Currency Market Analysis
Oct 13, 2015 | Currency Market Analysis
Fresh evidence of deteriorating global growth weighed broadly on markets and kept America’s dollar on an overall subdued footing. Chinese imports plunged more than 20 percent, British inflation fell below zero, matching lows hit in April that were the lowest since the 1960s. German investor morale darkened for the seventh time in as many months, hitting one-year lows. The recently higher flying Aussie, kiwi and loonie tumbled from multi-week highs on China’s fresh signs of trouble. A big U.K. brewery deal fanned a happy hour rally for sterling which was abruptly halted after British inflation unexpectedly turned negative.
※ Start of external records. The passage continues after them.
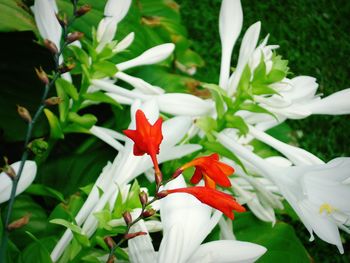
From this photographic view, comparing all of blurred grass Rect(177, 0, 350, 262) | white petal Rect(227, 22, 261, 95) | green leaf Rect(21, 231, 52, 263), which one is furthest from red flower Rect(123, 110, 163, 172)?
blurred grass Rect(177, 0, 350, 262)

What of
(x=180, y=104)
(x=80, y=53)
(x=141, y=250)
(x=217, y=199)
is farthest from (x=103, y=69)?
(x=217, y=199)

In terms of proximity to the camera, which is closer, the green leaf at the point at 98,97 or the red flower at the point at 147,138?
the red flower at the point at 147,138

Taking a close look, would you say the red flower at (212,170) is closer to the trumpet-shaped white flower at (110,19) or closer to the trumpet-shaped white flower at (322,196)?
the trumpet-shaped white flower at (322,196)

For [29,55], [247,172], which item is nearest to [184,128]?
[247,172]

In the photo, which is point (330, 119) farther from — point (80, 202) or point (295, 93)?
point (80, 202)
Though on a mixed to weaker footing, the U.S. currency found a negative catalyst in the new signs of global economic duress which risks a further postponement in the Federal Reserve raising borrowing rates.
The latest trade news from China was mixed but markets focused on the bad: A massive 20.4 percent plunge in imports in September. China’s $60.3 billion trade surprise widened a notch while the 3.7 percent fall in exports marked an improvement from August. On balance, the data pointed to consumers in China turning more frugal which bodes poorly for growth in the world’s No. 2 economy. The Aussie, kiwi and loonie fell in response to China’s grim import data which offered concrete signs of weaker Chinese demand for their resource exports.
Sterling’s happy hour rally spurred by Anheuser-Busch InBev’s deal to buy SABMiller for £69 billion ended soon after it started, eclipsed by alarming news on U.K. inflation. Sterling tumbled nearly two cents from three-week highs after inflation unexpectedly fell 0.1 percent in September which matched all-time lows dating to the 1960s hit in April. The lack of inflation and risk of economy-strangling deflation was the latest sign of weakness in Europe’s No. 3 economy, dealing a blow to U.K. rate hike expectations, and weighing on the pound.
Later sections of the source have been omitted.